Человеку, едва вступающему в жизнь, хорошо быть о себе высокого мнения, рассчитывать на приобретение всяческих благ и полагать, что его стремлениям нет преград; но, достигнув определенной степени развития, он много выиграет, если научится растворяться в толпе, если научится жить для других и забывать себя, трудясь над тем, что сознает своим долгом. Лишь тут ему дано познать себя самого, ибо только в действии можем мы по-настоящему сравнивать себя с другими. Скоро вам станет известно, что целый мир в миниатюре находится по соседству с вами и что вас хорошо знают в этом малом мире[363]
.Таким образом, перед нами три сценария социальности и соответствующие им модели воспитания, по-разному отвечающие на один из самых насущных вопросов нового времени: как из индивидуумов, с предпосылки существования которых европейский роман эпохи реализма так или иначе начинает, получаются сообщества?[364]

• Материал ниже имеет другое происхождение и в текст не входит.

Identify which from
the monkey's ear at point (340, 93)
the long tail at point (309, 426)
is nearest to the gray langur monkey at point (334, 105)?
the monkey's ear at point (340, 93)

Приведенные примеры, как кажется, подтверждают тезис Франко Моретти о том, что реалистический роман, и роман воспитания в особенности, не приемлет логики, связанной с государственным управлением: «государство воплощает в себе механическую и абстрактную форму социальной сплоченности, изначально отдаленную и чуждую бесчисленным артикуляциям повседневной жизни». Наоборот, «гражданское общество представляется сферой стихийных и конкретных связей. Его авторитет сливается с повседневной деятельностью и отношениями, осуществляя себя естественными и незаметными способами»[365].Переходя к рассмотрению «Обыкновенной истории» Гончарова, можно сразу отметить, что обозначенные сценарии для воссоздания социального воображаемого этого романа оказываются мало применимы. Начнем с очевидного наблюдения, что, в отличие от упомянутых западноевропейских персонажей, юный герой Гончарова достигает социального совершеннолетия под руководством одного-единственного наставника. И Вильгельм, и Эжен, и Джейн в разное время, а иногда и одновременно попадают под влияние разных, в том или ином смысле более опытных, персонажей и оказываются перед необходимостью самим синтезировать их советы и наставления или выбирать среди них. Более того, все их наставники – представители так или иначе понятого гражданского общества. Растиньяк учится жизни у преступника Вотрена (являющего преступную природу общества в целом), у светской дамы мадам де Босеан и у любовницы Дельфины Нусинген. Джейн прислушивается к школьной учительнице мисс Темпл, к старшей школьной подруге Хелен Бёрнс и к пастору-миссионеру Сент-Джону Риверсу; ее самый главный учитель, и это важно для понимания социально-воображаемой логики романа, – она сама. Вильгельма обучают Аббат (как минимум в двух амплуа), военный-дипломат и англофил Ярно, просвещенный помещик Лотарио, а также, более опосредованно, канонисса «Прекрасная душа». Между тем одна из ярчайших характеристик «Обыкновенной истории» – доминирующие над всеми другими социальными связями героя отношения с его единственным наставником, старейшим мужчиной в семье (дядей), высокопоставленным чиновником и успешным промышленником-фабрикантом Петром Адуевым.